* **OBJECTIVE 1**
In the coal mine text, how much greenhouse gas does burning natural gas produce compared with burning coal?

— START OF TEXT PROVIDED —

Lost in a Coal Mine in Alabama
Perhaps the scariest adventure of my life occurred many years ago. It now seems like something out of a movie. But no, it happened in real life in the 1990s. I was working for Amoco in Tulsa, Oklahoma at the time. As a petroleum engineer, my area was coalbed methane which meant extracting gas from underground coalbeds, also called coal seams. Amoco was very good at producing gas from coals, and I was assigned in the R&D department to find out the best fracking procedure to get the gas from the coalbed to the well.
Down in the mine.
Unless you’re doing thought experiments like Einstein did to create his theory of general relativity, it’s always nice for a physicist to get some hands-on experience. In coalbed methane, that means looking closely at coal and maybe even touching it.

The best way to examine coal is by descending into a coal mine. After one conference in Tuscaloosa, Alabama, I signed up for a tour of an underground coal mine not far from the city. In mines like this, giant “shearers” are deployed in a tunnel to cut through a coal seam that may be only three feet thick.
As the cutters whine and whirl, large chunks of coal are cut loose. Some smaller fist-sized pieces are flung through the air like baseballs before crashing to ground – you don’t want to stand too close to a shearer! It’s like a monster from hell, down in a darkened mine where the multiple eyes of the shearer’s lights flicker as it crawls forward to crush everything in its path. And all this is punctuated by the thunder of roof rock collapsing behind the shearer and filling the tunnel.
The coal that is mined in Alabama is burned to melt iron into steel or to create electricity. Coal-burning power stations used to be ubiquitous across America, but in the 1990s they began to be replaced by gas-burning plants. Natural gas from coalbed methane wells was cheaper than coal then and it burns cleaner — it produces only half the greenhouse gases that burning coal does.

— END OF TEXT PROVIDED —
— START OF MATERIAL FOR THIS TASK —

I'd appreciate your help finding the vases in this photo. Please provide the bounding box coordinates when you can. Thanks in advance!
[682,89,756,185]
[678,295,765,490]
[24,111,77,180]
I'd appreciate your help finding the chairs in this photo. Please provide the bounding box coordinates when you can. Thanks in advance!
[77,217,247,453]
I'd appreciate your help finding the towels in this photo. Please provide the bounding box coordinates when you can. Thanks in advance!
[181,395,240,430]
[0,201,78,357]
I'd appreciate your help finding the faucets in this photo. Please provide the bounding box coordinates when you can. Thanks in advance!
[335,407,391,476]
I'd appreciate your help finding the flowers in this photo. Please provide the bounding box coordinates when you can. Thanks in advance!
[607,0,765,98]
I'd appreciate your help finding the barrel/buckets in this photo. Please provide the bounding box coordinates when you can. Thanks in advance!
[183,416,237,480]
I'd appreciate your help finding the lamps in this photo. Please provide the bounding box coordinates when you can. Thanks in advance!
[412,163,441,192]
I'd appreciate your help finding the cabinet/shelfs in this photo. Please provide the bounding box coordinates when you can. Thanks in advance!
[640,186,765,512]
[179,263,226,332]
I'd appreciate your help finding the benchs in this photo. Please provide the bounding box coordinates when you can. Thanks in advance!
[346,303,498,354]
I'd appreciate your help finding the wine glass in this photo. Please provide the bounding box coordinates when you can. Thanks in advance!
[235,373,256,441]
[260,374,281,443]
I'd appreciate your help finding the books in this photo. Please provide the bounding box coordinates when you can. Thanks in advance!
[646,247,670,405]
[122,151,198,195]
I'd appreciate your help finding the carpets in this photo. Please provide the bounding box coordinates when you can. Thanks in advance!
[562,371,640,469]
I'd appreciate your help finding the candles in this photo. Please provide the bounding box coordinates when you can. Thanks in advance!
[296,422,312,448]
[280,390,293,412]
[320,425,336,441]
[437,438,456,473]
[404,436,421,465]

— END OF MATERIAL FOR THIS TASK —
— START OF MATERIAL FOR THIS TASK —

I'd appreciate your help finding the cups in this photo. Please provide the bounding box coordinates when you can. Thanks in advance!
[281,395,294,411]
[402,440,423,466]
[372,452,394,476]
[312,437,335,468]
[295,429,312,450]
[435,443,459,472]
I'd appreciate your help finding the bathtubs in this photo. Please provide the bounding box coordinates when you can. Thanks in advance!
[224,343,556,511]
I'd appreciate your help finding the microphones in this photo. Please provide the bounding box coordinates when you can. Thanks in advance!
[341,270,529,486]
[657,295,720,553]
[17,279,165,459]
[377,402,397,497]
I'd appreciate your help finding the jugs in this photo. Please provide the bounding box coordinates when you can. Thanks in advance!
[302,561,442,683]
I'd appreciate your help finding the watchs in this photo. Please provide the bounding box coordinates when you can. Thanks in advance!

— END OF MATERIAL FOR THIS TASK —

* **OBJECTIVE 2**
Pull out every line of the records that contains the string "books", treating uppercase and lowercase as different.

* **CORRECT RESULT 1**
It produces only half the greenhouse gases that burning coal does.

* **CORRECT RESULT 2**
I'd appreciate your help finding the books in this photo. Please provide the bounding box coordinates when you can. Thanks in advance!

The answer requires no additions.